Lesson #3: Gifts + Guidelines + Generics < Price Reduction
Recent developments create the impression that the financial barriers blocking access to PrEP may be crumbling. We worry that each will exert far less beneficial impact than anticipated.
Gifts
In May 2019, the Trump administration announced a commitment from Gilead to provide free access to Truvada for up to 200,000 individuals annually for an 11-year duration. This has been labeled a “historic donation of billions of dollars.” Health and Human Services secretary Alex Azar stated that “for individuals who might otherwise not be able to access or afford this important treatment…this agreement will help close that gap substantially.” The Gilead donation offers substantial relief to the lucky 200,000, but it exerts zero impact on the retail price of Truvada.
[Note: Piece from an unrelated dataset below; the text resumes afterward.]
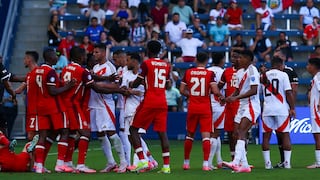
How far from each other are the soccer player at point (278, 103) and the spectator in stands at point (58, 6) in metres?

And, contrary to Secretary Azar’s assertion, it leaves 80 percent of the approximately 1 million people who need PrEP no better off. Indeed, the greatest beneficiary may be Gilead itself: Since the value of a charitable gift may be based on its market value, a donation that exerts no downward pressure on the retail price could permit Gilead to pocket a tax deduction worth a billion dollars for a gift costing the company as little as $14 million per year.
Guidelines
In June 2019, the USPSTF issued a long overdue Grade A recommendation for PrEP. Since most US public and private insurers use the USPSTF grading scheme to guide their decisions about which preventive services to cover, this announcement might be expected to greatly expand access to PrEP drugs at no out-of-pocket cost. However, 21 of 48 US counties with the highest rates of new HIV diagnoses lie in states that have not yet expanded Medicaid. In these—the highest-need counties in the nation—the USPSTF recommendations will have no impact on public insurance coverage for PrEP. Moreover, many individuals at highest risk for HIV infection intentionally steer clear of insurance coverage for their PrEP needs. Lesbian, gay, bisexual, transgender, and questioning (LGBTQ) youth who are still on their parents’ insurance, for example, frequently avoid filing an insurance claim for fear that doing so would “out” them to their family. Finally, it is not clear whether the new USPSTF guidance will also trigger expanded indemnification for critical PrEP-associated services, including quarterly screening for HIV and sexually transmitted infections, laboratory monitoring, and behavioral counseling. People who struggle to afford insurance could be discouraged from initiating PrEP by the magnitude of these out-of-pocket ancillary costs.
Generics
While Gilead has announced that it will license Truvada to a single generic competitor (Teva) in September 2020, one year ahead of its scheduled patent expiration, significant price reductions typically result only after the entry of several generic competitors. We are unlikely to see several generic Truvada competitors for at least 2–5 years. Moreover, Gilead has requested Food and Drug Administration approval for Descovy (tenofovir alafenamide/emtricitabine)—a close cousin of Truvada that has been shown to be non-inferior and marginally safer when used for PrEP—in August 2019. As part of its much larger effort to promote Descovy as the agent of choice for PrEP, Gilead has signaled that it will transition people benefitting from its donation of Truvada to Descovy, once it is approved for use as PrEP. If this effort succeeds, generic Truvada will compete for an ever-decreasing share of the PrEP market, while hundreds of thousands of the neediest individuals receiving PrEP will have been funneled to a barely better drug that remains under Gilead’s monopolistic pricing control.
∑ Evidence = Conclusions
While substantially lower PrEP drug costs will not end the US epidemic, they will serve to avert many more transmissions than the current status quo. Donations, USPSTF endorsements, and generic equivalents may each result in modest near-term incremental benefits but they will certainly serve as no substitute for a good old-fashioned price cut. Class dismissed.
Authors’ Note
The authors would like to thank Nicole McCann for her technical assistance.